Tabi bu karpuz ikramı ‘mı duyunca çalışma daha da hızlanarak Hüven ve Hose islerini bitirir bitirmez diğer arkadaşlarına da yardım ettiler ve dediğim saatten daha önce hazırlıkları yaparak dolapları kapatıp yan yana dizildiler ve hep bir ağızdan  - Biz hazırız Şeeef , saatine bak. diyerek gülmeye başladılar. Hemen Hose’ ye 10 dolar verdim ve hemen 50 metre ilerdeki Safeway den alıp gelmesini istedim. Hose güldü bana ve - üzgünüm şef sen söz verdin sen getireceksin, mümkünse ‘de yuvarlak değil 4 köse olan karpuzlardan olsun. dedi. Haklısın Hose, dedim bende gülümseyerek  safeway’e  gidip 4 köse olan karpuzdan getirdim ve dilimleyerek çalışma arkadaşlarıma kendi elimle dağıttım. Kendi hakkımı ‘da bir tabağa koyup dilimleyerek çatal ve bıçakla yemeye başladım.
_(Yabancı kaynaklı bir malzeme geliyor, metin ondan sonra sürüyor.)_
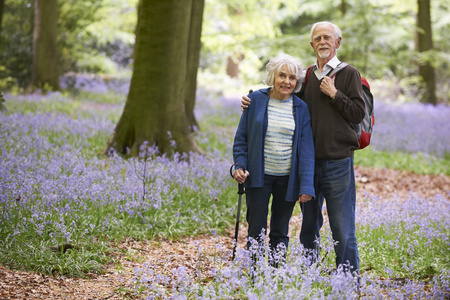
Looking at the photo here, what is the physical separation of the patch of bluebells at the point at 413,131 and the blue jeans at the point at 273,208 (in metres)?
8.16

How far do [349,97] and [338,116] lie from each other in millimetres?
180

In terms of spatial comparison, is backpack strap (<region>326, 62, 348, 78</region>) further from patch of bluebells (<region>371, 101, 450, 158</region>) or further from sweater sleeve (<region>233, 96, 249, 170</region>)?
patch of bluebells (<region>371, 101, 450, 158</region>)

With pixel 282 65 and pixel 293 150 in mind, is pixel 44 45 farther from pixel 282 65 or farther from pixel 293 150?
pixel 293 150

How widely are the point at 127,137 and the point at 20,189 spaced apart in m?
2.91

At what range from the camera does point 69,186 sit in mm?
5309

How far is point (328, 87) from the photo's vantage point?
3.72 m

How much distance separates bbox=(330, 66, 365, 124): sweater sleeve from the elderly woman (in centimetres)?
31

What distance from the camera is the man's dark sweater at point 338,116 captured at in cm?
375

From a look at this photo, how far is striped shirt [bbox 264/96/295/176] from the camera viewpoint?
3889 mm

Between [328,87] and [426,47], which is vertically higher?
[426,47]

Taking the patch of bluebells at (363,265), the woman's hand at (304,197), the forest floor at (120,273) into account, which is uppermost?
the woman's hand at (304,197)

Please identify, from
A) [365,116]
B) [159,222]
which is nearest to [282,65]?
[365,116]

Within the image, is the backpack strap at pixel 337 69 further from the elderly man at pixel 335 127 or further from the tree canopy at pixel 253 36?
the tree canopy at pixel 253 36

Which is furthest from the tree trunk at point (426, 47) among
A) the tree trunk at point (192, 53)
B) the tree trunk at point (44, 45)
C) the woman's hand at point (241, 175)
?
the woman's hand at point (241, 175)
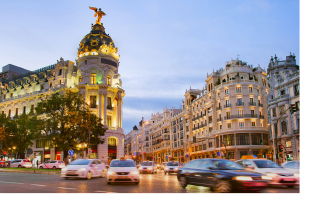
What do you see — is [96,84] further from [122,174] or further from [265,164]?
[265,164]

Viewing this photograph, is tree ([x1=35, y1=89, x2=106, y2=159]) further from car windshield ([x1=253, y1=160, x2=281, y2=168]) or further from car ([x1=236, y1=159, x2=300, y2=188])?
car ([x1=236, y1=159, x2=300, y2=188])

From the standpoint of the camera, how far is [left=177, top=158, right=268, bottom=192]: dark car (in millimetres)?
10758

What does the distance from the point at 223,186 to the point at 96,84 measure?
48419 mm

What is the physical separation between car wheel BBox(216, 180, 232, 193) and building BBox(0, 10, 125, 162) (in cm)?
4437

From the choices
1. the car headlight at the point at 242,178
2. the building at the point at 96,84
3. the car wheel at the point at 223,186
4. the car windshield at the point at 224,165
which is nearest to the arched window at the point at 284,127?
the building at the point at 96,84

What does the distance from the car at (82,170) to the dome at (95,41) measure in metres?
41.0

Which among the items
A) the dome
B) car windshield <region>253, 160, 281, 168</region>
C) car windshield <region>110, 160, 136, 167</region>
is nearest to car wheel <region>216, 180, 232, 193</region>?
car windshield <region>253, 160, 281, 168</region>

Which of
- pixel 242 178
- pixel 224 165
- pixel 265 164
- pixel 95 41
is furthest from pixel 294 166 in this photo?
pixel 95 41

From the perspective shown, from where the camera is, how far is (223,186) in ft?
36.1

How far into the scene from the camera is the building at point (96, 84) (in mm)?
56125

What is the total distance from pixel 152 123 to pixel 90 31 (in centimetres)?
6484
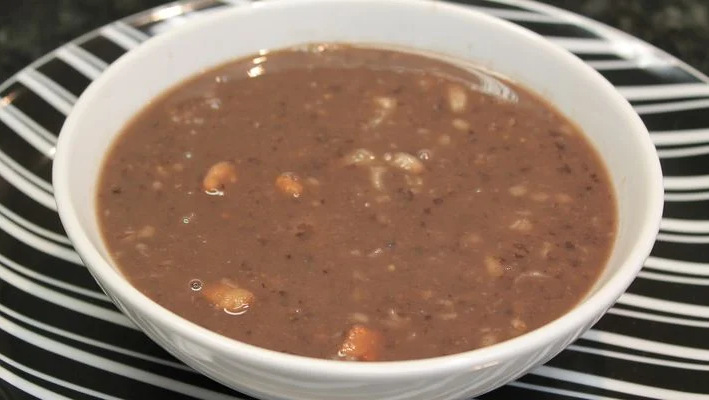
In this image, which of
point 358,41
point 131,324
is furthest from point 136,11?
point 131,324

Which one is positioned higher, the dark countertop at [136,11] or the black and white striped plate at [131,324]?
the dark countertop at [136,11]

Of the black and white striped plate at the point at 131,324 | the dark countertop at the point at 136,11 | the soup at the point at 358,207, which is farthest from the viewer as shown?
the dark countertop at the point at 136,11

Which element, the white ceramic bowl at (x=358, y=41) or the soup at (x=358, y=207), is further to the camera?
the soup at (x=358, y=207)

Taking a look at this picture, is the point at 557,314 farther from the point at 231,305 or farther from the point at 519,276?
the point at 231,305

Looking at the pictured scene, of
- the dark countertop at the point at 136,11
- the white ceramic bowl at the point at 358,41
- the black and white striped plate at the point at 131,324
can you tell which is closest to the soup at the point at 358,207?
the white ceramic bowl at the point at 358,41

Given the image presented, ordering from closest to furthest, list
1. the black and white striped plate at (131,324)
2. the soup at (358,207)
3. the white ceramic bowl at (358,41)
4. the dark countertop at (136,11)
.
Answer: the white ceramic bowl at (358,41) < the soup at (358,207) < the black and white striped plate at (131,324) < the dark countertop at (136,11)

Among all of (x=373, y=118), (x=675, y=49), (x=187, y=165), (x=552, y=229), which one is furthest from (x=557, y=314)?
(x=675, y=49)

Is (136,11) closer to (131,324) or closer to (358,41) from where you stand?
(358,41)

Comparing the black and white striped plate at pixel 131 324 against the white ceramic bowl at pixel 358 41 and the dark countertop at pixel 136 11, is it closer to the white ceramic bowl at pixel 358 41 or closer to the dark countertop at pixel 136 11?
the white ceramic bowl at pixel 358 41
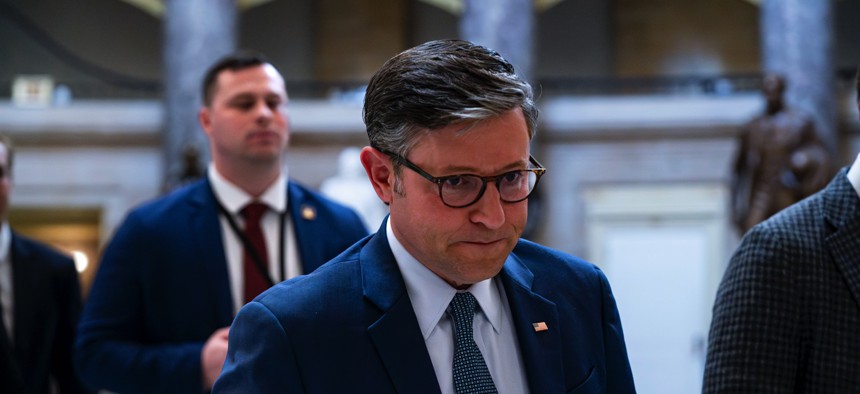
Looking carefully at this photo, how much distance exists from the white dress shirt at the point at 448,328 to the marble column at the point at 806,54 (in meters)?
Answer: 11.6

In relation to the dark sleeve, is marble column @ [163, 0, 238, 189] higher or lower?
higher

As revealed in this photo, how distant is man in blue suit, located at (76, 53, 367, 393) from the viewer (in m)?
3.35

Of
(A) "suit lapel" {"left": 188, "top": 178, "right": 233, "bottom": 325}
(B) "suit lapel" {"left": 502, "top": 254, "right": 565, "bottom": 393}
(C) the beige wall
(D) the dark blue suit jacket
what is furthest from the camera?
(C) the beige wall

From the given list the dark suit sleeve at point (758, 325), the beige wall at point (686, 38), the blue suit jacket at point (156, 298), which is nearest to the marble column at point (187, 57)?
the beige wall at point (686, 38)

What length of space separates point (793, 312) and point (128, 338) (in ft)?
6.57

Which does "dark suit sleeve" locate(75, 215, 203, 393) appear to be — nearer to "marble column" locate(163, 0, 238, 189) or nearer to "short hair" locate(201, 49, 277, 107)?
"short hair" locate(201, 49, 277, 107)

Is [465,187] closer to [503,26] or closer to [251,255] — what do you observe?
[251,255]

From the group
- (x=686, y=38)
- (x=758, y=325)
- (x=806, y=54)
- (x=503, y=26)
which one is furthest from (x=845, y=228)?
(x=686, y=38)

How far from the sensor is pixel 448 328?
1.93 m

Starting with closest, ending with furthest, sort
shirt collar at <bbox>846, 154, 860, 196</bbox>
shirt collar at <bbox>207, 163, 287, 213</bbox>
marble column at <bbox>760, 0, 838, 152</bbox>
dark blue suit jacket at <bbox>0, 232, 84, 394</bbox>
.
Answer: shirt collar at <bbox>846, 154, 860, 196</bbox> < shirt collar at <bbox>207, 163, 287, 213</bbox> < dark blue suit jacket at <bbox>0, 232, 84, 394</bbox> < marble column at <bbox>760, 0, 838, 152</bbox>

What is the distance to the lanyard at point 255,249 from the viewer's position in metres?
3.48

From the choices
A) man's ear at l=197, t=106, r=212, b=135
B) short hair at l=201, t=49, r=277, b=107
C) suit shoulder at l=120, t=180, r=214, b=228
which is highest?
short hair at l=201, t=49, r=277, b=107

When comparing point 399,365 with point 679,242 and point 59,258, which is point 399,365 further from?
point 679,242

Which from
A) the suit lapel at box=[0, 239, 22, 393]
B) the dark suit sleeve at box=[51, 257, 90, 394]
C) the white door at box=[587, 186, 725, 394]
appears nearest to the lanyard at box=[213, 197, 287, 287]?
the suit lapel at box=[0, 239, 22, 393]
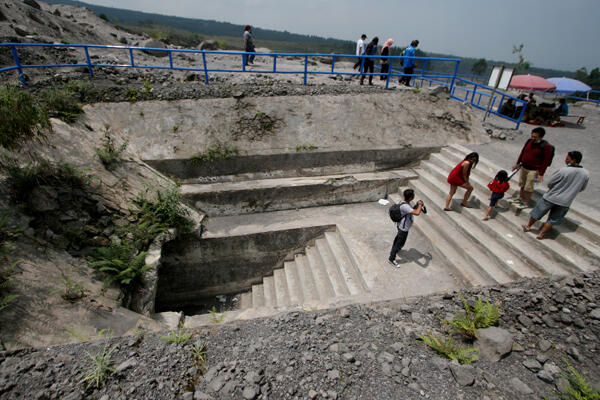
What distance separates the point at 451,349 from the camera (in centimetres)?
346

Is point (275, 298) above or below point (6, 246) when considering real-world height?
below

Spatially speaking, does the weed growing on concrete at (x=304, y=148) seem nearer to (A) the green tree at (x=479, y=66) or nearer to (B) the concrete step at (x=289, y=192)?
(B) the concrete step at (x=289, y=192)

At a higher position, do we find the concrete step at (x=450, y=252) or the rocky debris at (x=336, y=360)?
the rocky debris at (x=336, y=360)

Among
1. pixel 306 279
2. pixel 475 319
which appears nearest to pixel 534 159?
pixel 475 319

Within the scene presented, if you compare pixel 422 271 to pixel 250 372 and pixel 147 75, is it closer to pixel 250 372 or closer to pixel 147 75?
pixel 250 372

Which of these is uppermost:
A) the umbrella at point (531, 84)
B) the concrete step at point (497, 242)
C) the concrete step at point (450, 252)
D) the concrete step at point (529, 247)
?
the umbrella at point (531, 84)

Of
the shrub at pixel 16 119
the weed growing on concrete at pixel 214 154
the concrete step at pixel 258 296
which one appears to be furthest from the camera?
the weed growing on concrete at pixel 214 154

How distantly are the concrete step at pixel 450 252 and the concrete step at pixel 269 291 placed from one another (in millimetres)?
3900

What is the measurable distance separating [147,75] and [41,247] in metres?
8.10

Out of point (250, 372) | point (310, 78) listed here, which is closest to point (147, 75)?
point (310, 78)

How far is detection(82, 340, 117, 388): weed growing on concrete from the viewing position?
310 cm

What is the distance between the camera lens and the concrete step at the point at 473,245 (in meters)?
5.26

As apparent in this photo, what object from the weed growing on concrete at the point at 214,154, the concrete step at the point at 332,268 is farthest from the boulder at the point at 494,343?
the weed growing on concrete at the point at 214,154

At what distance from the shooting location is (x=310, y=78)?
13906 mm
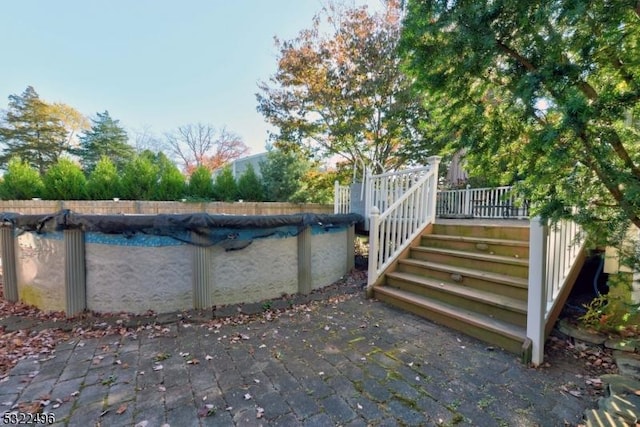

Bir kaç lokma yedikten sonra başımı kaldırınca bir de baktım ki mutfakta bulunan 8 personelin tamamı sanki çok anormal bir durum varmış gibi şaşkınlıkla bana bakıyorlar.  - ne var? Ne oldu? Niye öyle bakıyorsunuz ki? Dedim. –Şef sen ne yapıyorsun!!!  Diye yüz ifadelerindeki benimde şaşırdığım şaşkınlıkla . Bende -Karpuz yiyorum!!! Dedim. Yine ayni şaşkınlıkla  hep bir ağızdan -- çılgın mısın sen şef ! -karpuz öyle yenmez ki, dediler. Şaşkınlığımı gizleyemedim ve -nasıl yenir peki gösterin o zaman! dedim.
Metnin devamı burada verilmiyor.